Let \(z = x + {\text{i}}y\) be any non-zero complex number.

(i)     Express \(\frac{1}{z}\) in the form \(u + {\text{i}}v\) .

(ii)     If \(z + \frac{1}{z} = k\) , \(k \in \mathbb{R}\) , show that either y = 0 or \({x^2} + {y^2} = 1\).

(iii)     Show that if \({x^2} + {y^2} = 1\) then \(\left| k \right| \leqslant 2\) .

[8]
a.

Let \(w = \cos \theta + {\text{i}}\sin \theta \) .

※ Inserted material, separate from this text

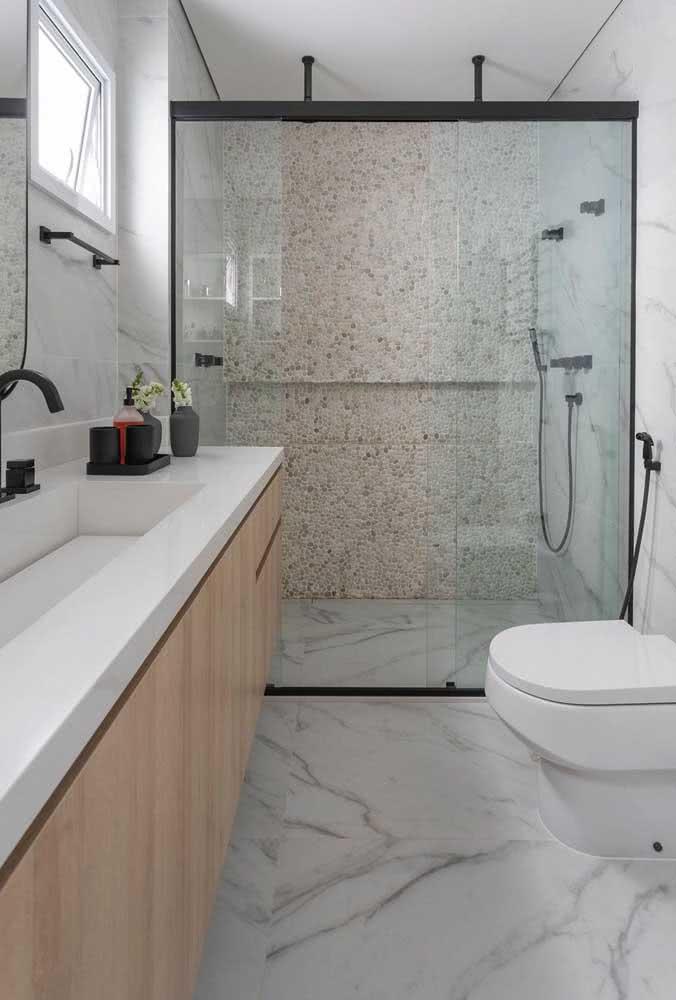 Que tal uma parede de seixo em contraste com o piso de mármore?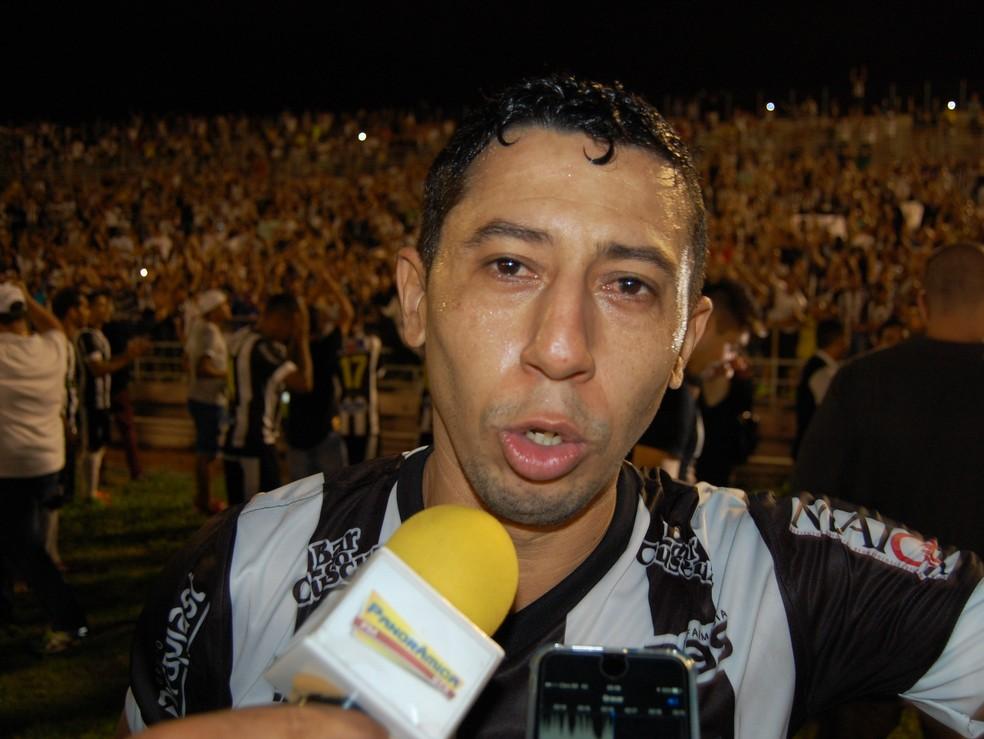 Se o Treze conseguir reverter a desvantagem, Ferreira será pentacampeão paraibano (Foto: Silas Batista / GloboEsporte.com)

(i)     Show that \({w^n} + {w^{ - n}} = 2\cos n\theta \) , \(n \in \mathbb{Z}\) .

(ii)     Solve the equation \(3{w^2} - w + 2 - {w^{ - 1}} + 3{w^{ - 2}} = 0\), giving the roots in the form \(x + {\text{i}}y\) .

[14]
b.

Markscheme

(i)     \(\frac{1}{z} = \frac{1}{{x + {\text{i}}y}} \times \frac{{x - {\text{i}}y}}{{x - {\text{i}}y}} = \frac{x}{{{x^2} + {y^2}}} - {\text{i}}\frac{y}{{{x^2} + {y^2}}}\)     (M1)A1

 

(ii)     \(z + \frac{1}{z} = x + \frac{x}{{{x^2} + {y^2}}} + {\text{i}}\left( {y - \frac{y}{{{x^2} + {y^2}}}} \right) = k\)     (A1)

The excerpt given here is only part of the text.